Texto dado
________________________________________
Un rey con dos coronas, y su pastelera señora
La puerta que abrió Jack Cade para Ricardo de York
El yorkismo se quita poco a poco la careta
Los Percy y los Neville
Ricardo llega a la cima, pero se da una hostia
St. Albans brawl
El nuevo orden
Si vis pacem, para bellum
Zasca lancastriano
La Larga Marcha de los York/Neville
Northhampton
Auge y caída del duque de York
El momento de Eduardo de las Marcas
El desastre de Towton y los reyes PNV
El sudoku septentrional
El eterno problema del Norte
El fin de la causa lancastriana
La paz efímera
A walk on the wild side
El campo de la cota abandonada
Los viejos enemigos se mandan emoticonos con besitos
El regreso del Emérito, y el del neo-Emérito
Rey versus Rey
The Bloody Meadow y la Larga Marcha Kentish
El rey que vació Inglaterra
Iznogud logró ser califa en lugar del califa
La suerte está echada. O no.
Las últimas boqueadas
A aquellas alturas de la movida, todo el mundo se preguntaba qué haría Ricardo de York. Y para él llegó el momento de saltar de isla. En septiembre, el duque desembarcó en Chester; y no sólo hizo eso sino que destapó claramente sus intenciones: en las arengas a sus parciales ya no se recataba de decir que había llegado a Inglaterra para reclamar el trono.
Siguiendo la misma técnica que había utilizado Warwick desde
Sandwich, Ricardo comenzó un lento avance por las Marcas galesas y de las
Midlands occidentales, acopiando gente a cada paso. En el momento que consideró
apropiado, varió la dirección, hacia Westminster, donde debía de celebrarse la
sesión del Parlamento. El 10 de octubre, el noble ya en abierta rebeldía contra
su rey llegaba a Londres. Allí fue recibido por las autoridades municipales,
pero muy brevemente, porque, lógicamente, adonde quería llegar Ricardo era a
Westminster. Lógicamente, no fue sólo; se llevó medio millar de soldados con
él.
________________________________________
Material de origen
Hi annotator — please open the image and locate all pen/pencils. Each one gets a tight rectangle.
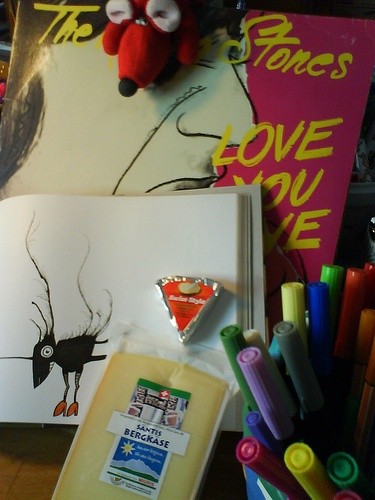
________________________________________
Qué se pide
Indica si cada afirmación concuerda con el texto sobre Ricardo de York; responde sí o no y cita literalmente las palabras del texto que lo deciden.
1. Ricardo de York desembarcó en Chester en septiembre.
2. Ricardo llegó a Londres el 10 de noviembre.
3. Ricardo se dirigió a Westminster sin compañía.

Resultado
1. Sí: «En septiembre, el duque desembarcó en Chester».
2. No: «El 10 de octubre, el noble ya en abierta rebeldía contra su rey llegaba a Londres».
3. No: «no fue sólo; se llevó medio millar de soldados con él».